Suara Kritis di Sumatra Berbalas Teror di Depan Pintu

- Kamis, 01 Januari 2026 | 14:15 WIB
Suara Kritis di Sumatra Berbalas Teror di Depan Pintu

Suara Kritis dan Ancaman yang Menyusul

Belakangan ini, ruang publik diramaikan bukan cuma oleh perdebatan soal penanganan bencana di Sumatra, tapi juga oleh gelombang teror yang dialami sejumlah figur. Mereka yang vokal mengkritik, mulai dari artis hingga aktivis, tiba-tiba harus berhadapan dengan ancaman yang mengerikan. Rentetan kejadian ini terjadi dalam waktu singkat, cuma tiga hari di penghujung tahun 2025.
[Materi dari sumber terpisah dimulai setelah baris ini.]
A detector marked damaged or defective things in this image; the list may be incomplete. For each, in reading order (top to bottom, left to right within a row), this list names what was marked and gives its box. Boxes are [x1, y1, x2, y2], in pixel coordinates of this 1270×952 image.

Di sisi lain, pola ancamannya beragam. Ada yang lewat dunia maya, tak sedikit pula yang merambah ke ruang nyata. Semuanya punya satu benang merah: terjadi setelah mereka bersuara.
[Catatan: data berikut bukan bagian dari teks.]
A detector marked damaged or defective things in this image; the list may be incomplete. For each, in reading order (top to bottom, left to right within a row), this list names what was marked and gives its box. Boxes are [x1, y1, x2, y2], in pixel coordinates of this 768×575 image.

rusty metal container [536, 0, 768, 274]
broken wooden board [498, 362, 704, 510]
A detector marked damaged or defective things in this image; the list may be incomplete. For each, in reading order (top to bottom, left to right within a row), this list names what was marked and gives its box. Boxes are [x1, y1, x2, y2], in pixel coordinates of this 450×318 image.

Yama Carlos dan Orderan Fiktif

Aktor Yama Carlos termasuk yang paling awal bersuara. Lewat sebuah video sindiran, dia menyoroti penanganan pasca-bencana. Tak lama, teror pun datang. Bukan langsung ke dia, tapi menyasar ibu seorang temannya. Ponsel sang ibu diretas, nomornya dicuri. Pelaku meminta dua belas konten Yama dihapus sebagai tebusan.

"Ibunya teman saya kena teror dan HP-nya di-hack. Nomornya diambil, lalu si pelaku ini menyuruh teman saya untuk menghapus 12 konten, kalau mau nomor ibunya kembali lagi. Video sudah saya take down dan langsung nomor ibunya dikembalikan saat itu juga," jelas Yama.

Masalahnya tak berhenti di situ. Yama kemudian kebanjiran orderan barang COD fiktif dengan nominal besar, yang mengatasnamakan istrinya. Kiriman itu terus berdatangan. Frustasi, dia akhirnya angkat bicara lebih tegas.

"Dan jika teror barang COD ini tidak berhenti juga menyasar saya dan istri saya, saya mohon izin kepada terduga pelaku untuk menindaklanjuti ini langsung ke ranah hukum," tegasnya.

Sherly Annavita dan Telur Busuk

Cerita serupa datang dari influencer Sherly Annavita. Setelah mengkritik penanganan bencana khususnya di Aceh, rumahnya jadi sasaran. Pagi itu, dia menemukan pecahan telur busuk berceceran di depan pintu. Mobilnya dicoret-coret dengan pilok merah. Lalu ada gulungan kertas misterius.